Du coup, on en arrive au blaze. Comme je savais pas trop comment le définir –album, pré-album, mini-album-, j’avais pas non plus de nom. D’ailleurs, je pense que si vraiment je devais le définir, je dirais que c’est un album avant l’album.
Genono : Un peu comme Salif quand il a fait Boulogne Boy ?
Joe : Ouai, c’est un bon exemple. Juste histoire de dire que je suis toujours là, et que les choses arrivent. « Excusez-moi pour cette longue attente, je vous offre ça ». Et donc, voila pourquoi « No Name ». J’allais pas inventer un nom super recherché, un concept, ou un gimmick de fou juste pour en faire un titre … Je pourrais inventer une tchatche, je suis rappeur, c’est facile de mentir.
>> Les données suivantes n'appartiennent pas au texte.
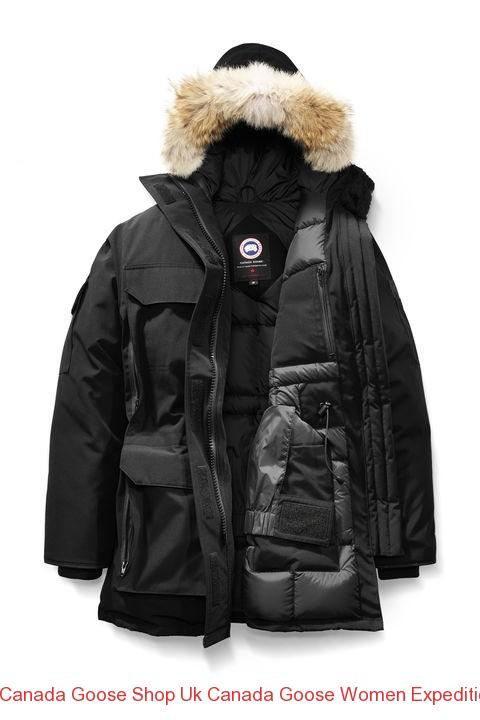 canada goose jackets on sale uk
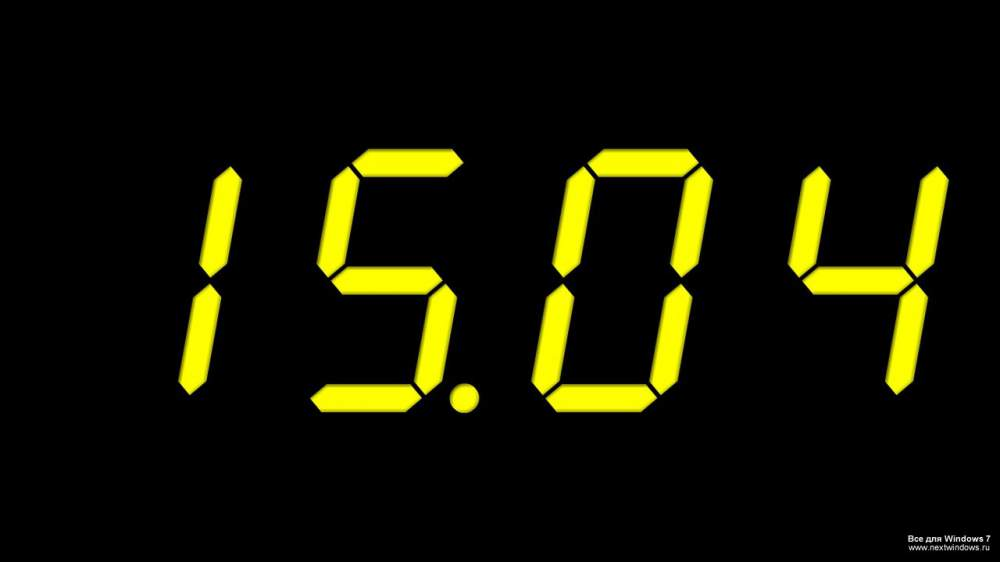 заставка часы на рабочий стол windows № 203984  скачать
Mais la vérité, c’est que je savais même pas sous quelle forme présenter ce projet. Si j’étais un cainri, je l’aurais appelé « Untitled ».
Genono : Est-ce que t’es capable de définir ton style ?
Joe : Maintenant j’y arrive, parce que je m’assume plus. Je sais où je vais, je sais qui je suis. Mon style, c’est très influencé soul, jazz, parce que c’est ce qui me fait vibrer, et pas seulement dans le rap. Après, j’aime de tout, je suis assez bon public. J’aime la variét’, le reggae, le blues … J’aime la musique classique, même si je suis pas du tout pointu dans ce domaine, y’a des trucs qui me parlent. Après, dans le rap, mon style est influencé par New-York, forcément. Le New-York des nineties. Mais je veux pas rentrer dans la polémique du « le rap c’était mieux avant », c’est juste que mon influence est celle-là. C’était pas mieux ou moins bien avant, c’est pas la question. C’est juste que ça me parle plus. Chicago, Atlanta, pour parler du rap d’aujourd’hui, c’est pas tellement mon délire. Et pour finir, mon style, c’est l’importance donnée à l’écriture. J’aime les gens qui écrivent, que ce soit dans le rap français ou dans la chanson française.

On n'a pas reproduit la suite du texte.